▶ [Data for this task]
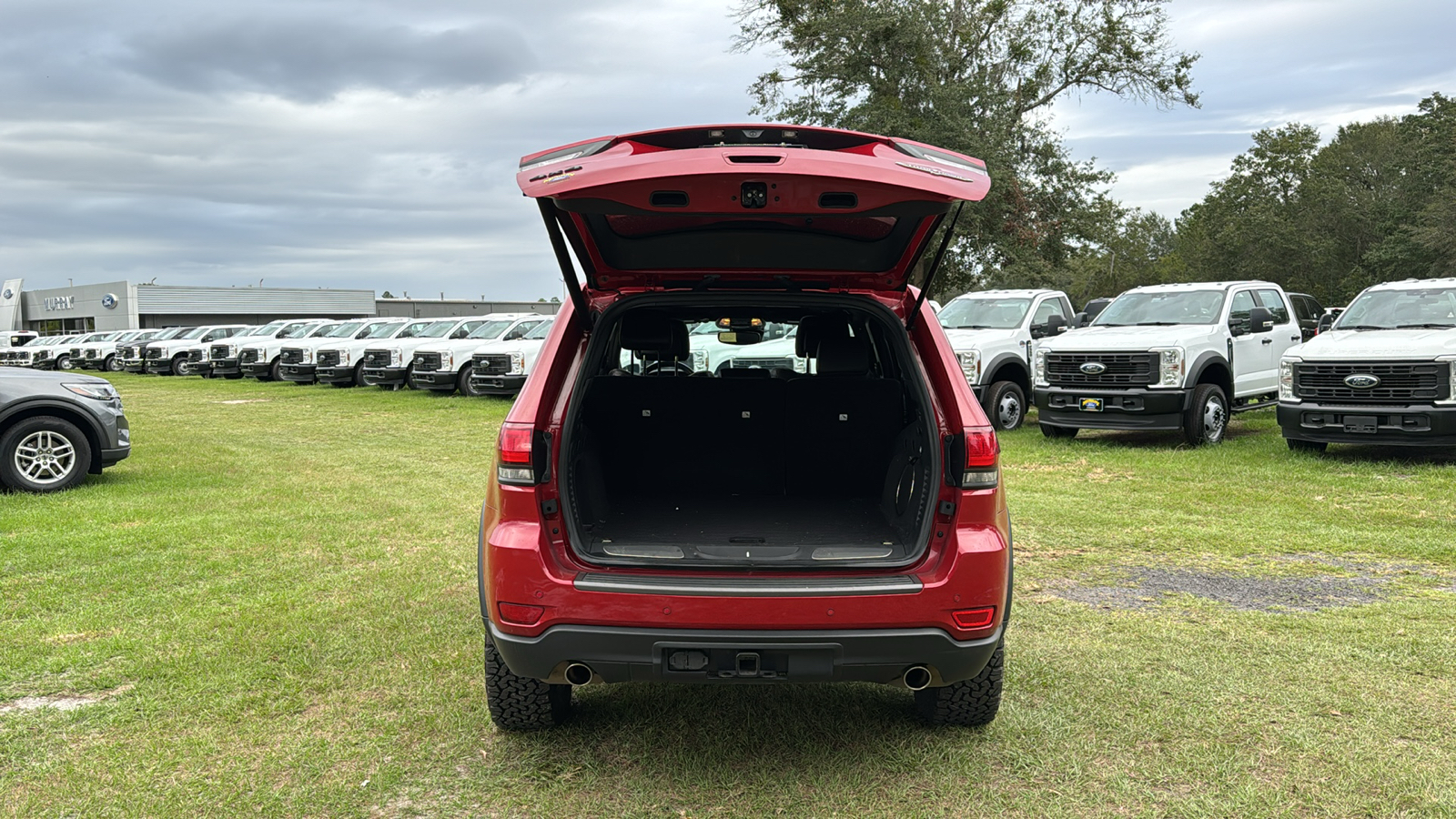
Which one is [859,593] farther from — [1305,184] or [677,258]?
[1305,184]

--

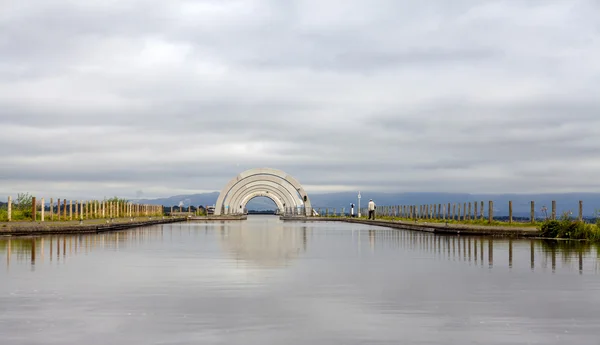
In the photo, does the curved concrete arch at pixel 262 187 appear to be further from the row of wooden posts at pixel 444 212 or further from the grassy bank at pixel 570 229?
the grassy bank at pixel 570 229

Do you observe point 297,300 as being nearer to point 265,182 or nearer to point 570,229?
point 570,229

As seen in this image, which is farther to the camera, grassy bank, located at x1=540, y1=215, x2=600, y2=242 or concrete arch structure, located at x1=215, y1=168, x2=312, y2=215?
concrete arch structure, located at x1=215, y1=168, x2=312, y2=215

▶ [Exercise brief]
Return every line in the records that contains the word "pixel", copying each one unchanged.

▶ [Exercise result]
In the photo, does the curved concrete arch at pixel 262 187 appear to be further from the row of wooden posts at pixel 444 212 or further from the grassy bank at pixel 570 229?
the grassy bank at pixel 570 229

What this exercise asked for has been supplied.